DEINE AUFGABEN:
#1 Was kritisieren einige Wissenschaftstheoretiker laut dem Beitrag über Theologie an Universitäten?
#2 Fasse den Beitrag über Theologie an Universitäten in zwei Sätzen zusammen.
#3 Führe den Beitrag über Theologie an Universitäten im Anschluss an das Zitat weiter.

Beitrag von sven23 » Fr 27. Nov 2015, 22:13

Die Theologie hat sich wie selbstverständlich im heutigen Universitätsbetreib eingenistet. Der Anspruch der Wissenschaftlichkeit läßt sich jedoch nur für einige Teilbereiche reklamieren, für die Theologie als Ganzes kann der Anspruch nicht gelten.

"Einige Wissenschaftstheoretiker sprechen jeder (christlichen) Theologie aufgrund ihrer Bekenntnisgebundenheit die Wissenschaftlichkeit ab und kritisieren ihre Präsenz und Finanzierung an staatlichen Universitäten in Form von theologischen Fakultäten"

DATENSÄTZE:
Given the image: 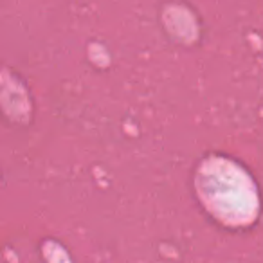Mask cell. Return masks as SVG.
<instances>
[{
    "instance_id": "obj_1",
    "label": "cell",
    "mask_w": 263,
    "mask_h": 263,
    "mask_svg": "<svg viewBox=\"0 0 263 263\" xmlns=\"http://www.w3.org/2000/svg\"><path fill=\"white\" fill-rule=\"evenodd\" d=\"M197 190L205 208L223 223L243 226L256 216L254 184L243 170L227 159L204 161L197 175Z\"/></svg>"
}]
</instances>
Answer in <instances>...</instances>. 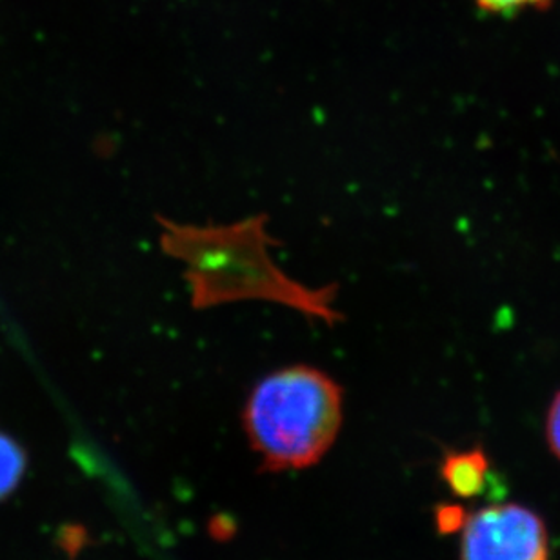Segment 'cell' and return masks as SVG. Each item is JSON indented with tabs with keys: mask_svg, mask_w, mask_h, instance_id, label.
<instances>
[{
	"mask_svg": "<svg viewBox=\"0 0 560 560\" xmlns=\"http://www.w3.org/2000/svg\"><path fill=\"white\" fill-rule=\"evenodd\" d=\"M162 248L186 265V282L197 310L233 301H268L320 318L340 320L334 307L335 285L307 288L277 268L270 248L277 241L266 232V217L230 226H184L161 221Z\"/></svg>",
	"mask_w": 560,
	"mask_h": 560,
	"instance_id": "obj_1",
	"label": "cell"
},
{
	"mask_svg": "<svg viewBox=\"0 0 560 560\" xmlns=\"http://www.w3.org/2000/svg\"><path fill=\"white\" fill-rule=\"evenodd\" d=\"M340 422L339 384L328 373L302 364L262 378L244 408V430L271 471L317 463L337 439Z\"/></svg>",
	"mask_w": 560,
	"mask_h": 560,
	"instance_id": "obj_2",
	"label": "cell"
},
{
	"mask_svg": "<svg viewBox=\"0 0 560 560\" xmlns=\"http://www.w3.org/2000/svg\"><path fill=\"white\" fill-rule=\"evenodd\" d=\"M463 528V560H548V532L528 508H485L466 518Z\"/></svg>",
	"mask_w": 560,
	"mask_h": 560,
	"instance_id": "obj_3",
	"label": "cell"
},
{
	"mask_svg": "<svg viewBox=\"0 0 560 560\" xmlns=\"http://www.w3.org/2000/svg\"><path fill=\"white\" fill-rule=\"evenodd\" d=\"M488 468L490 464L486 453L480 447H475L471 452L447 455L442 466V477L453 493L469 499L480 495L486 490Z\"/></svg>",
	"mask_w": 560,
	"mask_h": 560,
	"instance_id": "obj_4",
	"label": "cell"
},
{
	"mask_svg": "<svg viewBox=\"0 0 560 560\" xmlns=\"http://www.w3.org/2000/svg\"><path fill=\"white\" fill-rule=\"evenodd\" d=\"M24 471V457L15 442L0 433V499L10 495Z\"/></svg>",
	"mask_w": 560,
	"mask_h": 560,
	"instance_id": "obj_5",
	"label": "cell"
},
{
	"mask_svg": "<svg viewBox=\"0 0 560 560\" xmlns=\"http://www.w3.org/2000/svg\"><path fill=\"white\" fill-rule=\"evenodd\" d=\"M550 0H477V4L482 10L491 11V13H513V11L523 10L528 5L535 8H545Z\"/></svg>",
	"mask_w": 560,
	"mask_h": 560,
	"instance_id": "obj_6",
	"label": "cell"
},
{
	"mask_svg": "<svg viewBox=\"0 0 560 560\" xmlns=\"http://www.w3.org/2000/svg\"><path fill=\"white\" fill-rule=\"evenodd\" d=\"M466 518H468V515L460 506H442L436 512V524H439L442 534H453V532L463 528Z\"/></svg>",
	"mask_w": 560,
	"mask_h": 560,
	"instance_id": "obj_7",
	"label": "cell"
},
{
	"mask_svg": "<svg viewBox=\"0 0 560 560\" xmlns=\"http://www.w3.org/2000/svg\"><path fill=\"white\" fill-rule=\"evenodd\" d=\"M546 433H548L551 450L560 458V392L557 394L553 405H551L550 413H548Z\"/></svg>",
	"mask_w": 560,
	"mask_h": 560,
	"instance_id": "obj_8",
	"label": "cell"
}]
</instances>
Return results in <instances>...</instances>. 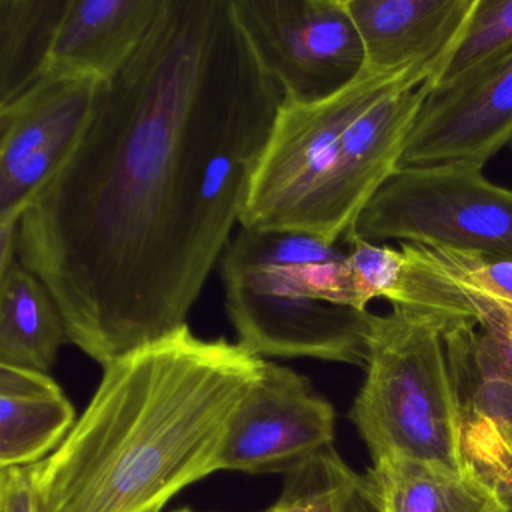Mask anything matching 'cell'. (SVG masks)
I'll use <instances>...</instances> for the list:
<instances>
[{
	"instance_id": "1",
	"label": "cell",
	"mask_w": 512,
	"mask_h": 512,
	"mask_svg": "<svg viewBox=\"0 0 512 512\" xmlns=\"http://www.w3.org/2000/svg\"><path fill=\"white\" fill-rule=\"evenodd\" d=\"M283 98L232 0H167L103 82L85 136L26 209L17 242L68 341L101 367L187 325Z\"/></svg>"
},
{
	"instance_id": "2",
	"label": "cell",
	"mask_w": 512,
	"mask_h": 512,
	"mask_svg": "<svg viewBox=\"0 0 512 512\" xmlns=\"http://www.w3.org/2000/svg\"><path fill=\"white\" fill-rule=\"evenodd\" d=\"M265 365L188 325L116 359L61 446L31 466L38 512H160L218 472L230 422Z\"/></svg>"
},
{
	"instance_id": "3",
	"label": "cell",
	"mask_w": 512,
	"mask_h": 512,
	"mask_svg": "<svg viewBox=\"0 0 512 512\" xmlns=\"http://www.w3.org/2000/svg\"><path fill=\"white\" fill-rule=\"evenodd\" d=\"M220 275L236 341L254 355L367 365L373 314L337 245L241 227Z\"/></svg>"
},
{
	"instance_id": "4",
	"label": "cell",
	"mask_w": 512,
	"mask_h": 512,
	"mask_svg": "<svg viewBox=\"0 0 512 512\" xmlns=\"http://www.w3.org/2000/svg\"><path fill=\"white\" fill-rule=\"evenodd\" d=\"M452 319L403 305L373 314L367 376L349 412L373 461L398 455L472 472L443 341Z\"/></svg>"
},
{
	"instance_id": "5",
	"label": "cell",
	"mask_w": 512,
	"mask_h": 512,
	"mask_svg": "<svg viewBox=\"0 0 512 512\" xmlns=\"http://www.w3.org/2000/svg\"><path fill=\"white\" fill-rule=\"evenodd\" d=\"M439 71L416 65L362 71L347 88L317 103L284 101L260 155L242 209V229L295 233L308 200L325 178L350 124L394 92L436 83Z\"/></svg>"
},
{
	"instance_id": "6",
	"label": "cell",
	"mask_w": 512,
	"mask_h": 512,
	"mask_svg": "<svg viewBox=\"0 0 512 512\" xmlns=\"http://www.w3.org/2000/svg\"><path fill=\"white\" fill-rule=\"evenodd\" d=\"M470 163L400 169L343 239L422 242L512 259V190Z\"/></svg>"
},
{
	"instance_id": "7",
	"label": "cell",
	"mask_w": 512,
	"mask_h": 512,
	"mask_svg": "<svg viewBox=\"0 0 512 512\" xmlns=\"http://www.w3.org/2000/svg\"><path fill=\"white\" fill-rule=\"evenodd\" d=\"M233 13L284 101L326 100L365 70L346 0H232Z\"/></svg>"
},
{
	"instance_id": "8",
	"label": "cell",
	"mask_w": 512,
	"mask_h": 512,
	"mask_svg": "<svg viewBox=\"0 0 512 512\" xmlns=\"http://www.w3.org/2000/svg\"><path fill=\"white\" fill-rule=\"evenodd\" d=\"M103 82L44 77L0 107V224L20 223L85 136Z\"/></svg>"
},
{
	"instance_id": "9",
	"label": "cell",
	"mask_w": 512,
	"mask_h": 512,
	"mask_svg": "<svg viewBox=\"0 0 512 512\" xmlns=\"http://www.w3.org/2000/svg\"><path fill=\"white\" fill-rule=\"evenodd\" d=\"M433 82L389 94L352 122L331 169L308 200L296 232L337 245L365 206L400 170L407 137Z\"/></svg>"
},
{
	"instance_id": "10",
	"label": "cell",
	"mask_w": 512,
	"mask_h": 512,
	"mask_svg": "<svg viewBox=\"0 0 512 512\" xmlns=\"http://www.w3.org/2000/svg\"><path fill=\"white\" fill-rule=\"evenodd\" d=\"M334 439L332 404L307 376L266 359L262 379L230 422L218 472L286 476Z\"/></svg>"
},
{
	"instance_id": "11",
	"label": "cell",
	"mask_w": 512,
	"mask_h": 512,
	"mask_svg": "<svg viewBox=\"0 0 512 512\" xmlns=\"http://www.w3.org/2000/svg\"><path fill=\"white\" fill-rule=\"evenodd\" d=\"M512 146V47L433 89L407 137L400 169L470 163L484 167Z\"/></svg>"
},
{
	"instance_id": "12",
	"label": "cell",
	"mask_w": 512,
	"mask_h": 512,
	"mask_svg": "<svg viewBox=\"0 0 512 512\" xmlns=\"http://www.w3.org/2000/svg\"><path fill=\"white\" fill-rule=\"evenodd\" d=\"M346 4L364 44L365 70L428 65L440 76L466 31L476 0H346Z\"/></svg>"
},
{
	"instance_id": "13",
	"label": "cell",
	"mask_w": 512,
	"mask_h": 512,
	"mask_svg": "<svg viewBox=\"0 0 512 512\" xmlns=\"http://www.w3.org/2000/svg\"><path fill=\"white\" fill-rule=\"evenodd\" d=\"M167 0H68L44 77L107 82L130 61Z\"/></svg>"
},
{
	"instance_id": "14",
	"label": "cell",
	"mask_w": 512,
	"mask_h": 512,
	"mask_svg": "<svg viewBox=\"0 0 512 512\" xmlns=\"http://www.w3.org/2000/svg\"><path fill=\"white\" fill-rule=\"evenodd\" d=\"M467 466L512 434V371L482 340L475 320L452 319L443 334Z\"/></svg>"
},
{
	"instance_id": "15",
	"label": "cell",
	"mask_w": 512,
	"mask_h": 512,
	"mask_svg": "<svg viewBox=\"0 0 512 512\" xmlns=\"http://www.w3.org/2000/svg\"><path fill=\"white\" fill-rule=\"evenodd\" d=\"M76 421L73 404L49 373L0 365V470L46 460Z\"/></svg>"
},
{
	"instance_id": "16",
	"label": "cell",
	"mask_w": 512,
	"mask_h": 512,
	"mask_svg": "<svg viewBox=\"0 0 512 512\" xmlns=\"http://www.w3.org/2000/svg\"><path fill=\"white\" fill-rule=\"evenodd\" d=\"M365 488L380 512H511L473 472H454L398 455L373 461Z\"/></svg>"
},
{
	"instance_id": "17",
	"label": "cell",
	"mask_w": 512,
	"mask_h": 512,
	"mask_svg": "<svg viewBox=\"0 0 512 512\" xmlns=\"http://www.w3.org/2000/svg\"><path fill=\"white\" fill-rule=\"evenodd\" d=\"M67 341L46 284L19 259L0 272V365L49 373Z\"/></svg>"
},
{
	"instance_id": "18",
	"label": "cell",
	"mask_w": 512,
	"mask_h": 512,
	"mask_svg": "<svg viewBox=\"0 0 512 512\" xmlns=\"http://www.w3.org/2000/svg\"><path fill=\"white\" fill-rule=\"evenodd\" d=\"M68 0H0V107L44 76Z\"/></svg>"
},
{
	"instance_id": "19",
	"label": "cell",
	"mask_w": 512,
	"mask_h": 512,
	"mask_svg": "<svg viewBox=\"0 0 512 512\" xmlns=\"http://www.w3.org/2000/svg\"><path fill=\"white\" fill-rule=\"evenodd\" d=\"M401 248L407 256L404 287L409 304L428 313L475 320L482 340L512 371V302L457 286Z\"/></svg>"
},
{
	"instance_id": "20",
	"label": "cell",
	"mask_w": 512,
	"mask_h": 512,
	"mask_svg": "<svg viewBox=\"0 0 512 512\" xmlns=\"http://www.w3.org/2000/svg\"><path fill=\"white\" fill-rule=\"evenodd\" d=\"M359 478L332 446L287 473L277 502L262 512H347Z\"/></svg>"
},
{
	"instance_id": "21",
	"label": "cell",
	"mask_w": 512,
	"mask_h": 512,
	"mask_svg": "<svg viewBox=\"0 0 512 512\" xmlns=\"http://www.w3.org/2000/svg\"><path fill=\"white\" fill-rule=\"evenodd\" d=\"M400 245L451 283L512 302V259L448 245L422 242Z\"/></svg>"
},
{
	"instance_id": "22",
	"label": "cell",
	"mask_w": 512,
	"mask_h": 512,
	"mask_svg": "<svg viewBox=\"0 0 512 512\" xmlns=\"http://www.w3.org/2000/svg\"><path fill=\"white\" fill-rule=\"evenodd\" d=\"M509 47H512V0H476L466 31L433 89L457 82Z\"/></svg>"
},
{
	"instance_id": "23",
	"label": "cell",
	"mask_w": 512,
	"mask_h": 512,
	"mask_svg": "<svg viewBox=\"0 0 512 512\" xmlns=\"http://www.w3.org/2000/svg\"><path fill=\"white\" fill-rule=\"evenodd\" d=\"M347 262L355 281L356 292L362 310L373 299L385 298L391 301L400 286L404 269V254L389 245L373 244L361 238H352Z\"/></svg>"
},
{
	"instance_id": "24",
	"label": "cell",
	"mask_w": 512,
	"mask_h": 512,
	"mask_svg": "<svg viewBox=\"0 0 512 512\" xmlns=\"http://www.w3.org/2000/svg\"><path fill=\"white\" fill-rule=\"evenodd\" d=\"M470 470L491 485L512 512V434L476 458Z\"/></svg>"
},
{
	"instance_id": "25",
	"label": "cell",
	"mask_w": 512,
	"mask_h": 512,
	"mask_svg": "<svg viewBox=\"0 0 512 512\" xmlns=\"http://www.w3.org/2000/svg\"><path fill=\"white\" fill-rule=\"evenodd\" d=\"M0 512H38L31 467L0 470Z\"/></svg>"
},
{
	"instance_id": "26",
	"label": "cell",
	"mask_w": 512,
	"mask_h": 512,
	"mask_svg": "<svg viewBox=\"0 0 512 512\" xmlns=\"http://www.w3.org/2000/svg\"><path fill=\"white\" fill-rule=\"evenodd\" d=\"M347 512H380L377 506L371 500L367 488L364 485V479L359 478L355 490L350 494L349 505H347Z\"/></svg>"
},
{
	"instance_id": "27",
	"label": "cell",
	"mask_w": 512,
	"mask_h": 512,
	"mask_svg": "<svg viewBox=\"0 0 512 512\" xmlns=\"http://www.w3.org/2000/svg\"><path fill=\"white\" fill-rule=\"evenodd\" d=\"M173 512H197V511H193V509H190V508H181V509H176V511H173Z\"/></svg>"
}]
</instances>
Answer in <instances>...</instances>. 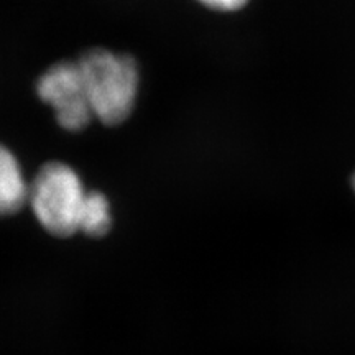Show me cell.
I'll return each instance as SVG.
<instances>
[{"mask_svg": "<svg viewBox=\"0 0 355 355\" xmlns=\"http://www.w3.org/2000/svg\"><path fill=\"white\" fill-rule=\"evenodd\" d=\"M28 186L15 155L0 144V216L19 212L28 202Z\"/></svg>", "mask_w": 355, "mask_h": 355, "instance_id": "obj_4", "label": "cell"}, {"mask_svg": "<svg viewBox=\"0 0 355 355\" xmlns=\"http://www.w3.org/2000/svg\"><path fill=\"white\" fill-rule=\"evenodd\" d=\"M354 188H355V178H354Z\"/></svg>", "mask_w": 355, "mask_h": 355, "instance_id": "obj_7", "label": "cell"}, {"mask_svg": "<svg viewBox=\"0 0 355 355\" xmlns=\"http://www.w3.org/2000/svg\"><path fill=\"white\" fill-rule=\"evenodd\" d=\"M37 92L55 109L56 121L64 130L78 132L94 119L78 61L51 66L38 79Z\"/></svg>", "mask_w": 355, "mask_h": 355, "instance_id": "obj_3", "label": "cell"}, {"mask_svg": "<svg viewBox=\"0 0 355 355\" xmlns=\"http://www.w3.org/2000/svg\"><path fill=\"white\" fill-rule=\"evenodd\" d=\"M89 193L68 165L46 163L28 186V204L40 224L58 237L81 232Z\"/></svg>", "mask_w": 355, "mask_h": 355, "instance_id": "obj_2", "label": "cell"}, {"mask_svg": "<svg viewBox=\"0 0 355 355\" xmlns=\"http://www.w3.org/2000/svg\"><path fill=\"white\" fill-rule=\"evenodd\" d=\"M199 2L207 6L209 8H214V10H224V12H230V10H237L245 6L248 0H199Z\"/></svg>", "mask_w": 355, "mask_h": 355, "instance_id": "obj_6", "label": "cell"}, {"mask_svg": "<svg viewBox=\"0 0 355 355\" xmlns=\"http://www.w3.org/2000/svg\"><path fill=\"white\" fill-rule=\"evenodd\" d=\"M94 119L119 125L132 114L139 94V68L133 58L91 50L78 60Z\"/></svg>", "mask_w": 355, "mask_h": 355, "instance_id": "obj_1", "label": "cell"}, {"mask_svg": "<svg viewBox=\"0 0 355 355\" xmlns=\"http://www.w3.org/2000/svg\"><path fill=\"white\" fill-rule=\"evenodd\" d=\"M110 224H112V217H110L107 198L104 194L97 193V191H91L81 232L92 235V237H101L110 229Z\"/></svg>", "mask_w": 355, "mask_h": 355, "instance_id": "obj_5", "label": "cell"}]
</instances>
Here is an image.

DIE ANTWORTEN:
#1 Sie kritisieren die Präsenz und Finanzierung der Theologie an staatlichen Universitäten in Form von theologischen Fakultäten.

#2 Die Theologie hat sich wie selbstverständlich im heutigen Universitätsbetrieb eingenistet, kann den Anspruch der Wissenschaftlichkeit aber nur für einige Teilbereiche erheben, nicht für sich als Ganzes. Einige Wissenschaftstheoretiker sprechen jeder christlichen Theologie wegen ihrer Bekenntnisgebundenheit die Wissenschaftlichkeit ab und kritisieren ihre Präsenz und Finanzierung an staatlichen Universitäten in Form von theologischen Fakultäten.

#3
Quelle: Wikipedia

Kritikpunkte sind u. a. folgende:
"eine fehlende Ergebnisoffenheit: „Gott“, „der Glaube“, „die Offenbarung“ und dergleichen würden vorausgesetzt und seien nicht falsifizierbar. Ein solcher Anspruch auf absolute Wahrheit sei in anderen Wissenschaften ausgeschlossen

eine fehlende Freiheit der Lehre: Theologische Lehrstühle würden im Einvernehmen mit der Kirche besetzt und zumindest an katholischen Fakultäten sei eine Lehrerlaubnis erforderlich; damit sei eine Freiheit der Lehre nicht mehr garantiert."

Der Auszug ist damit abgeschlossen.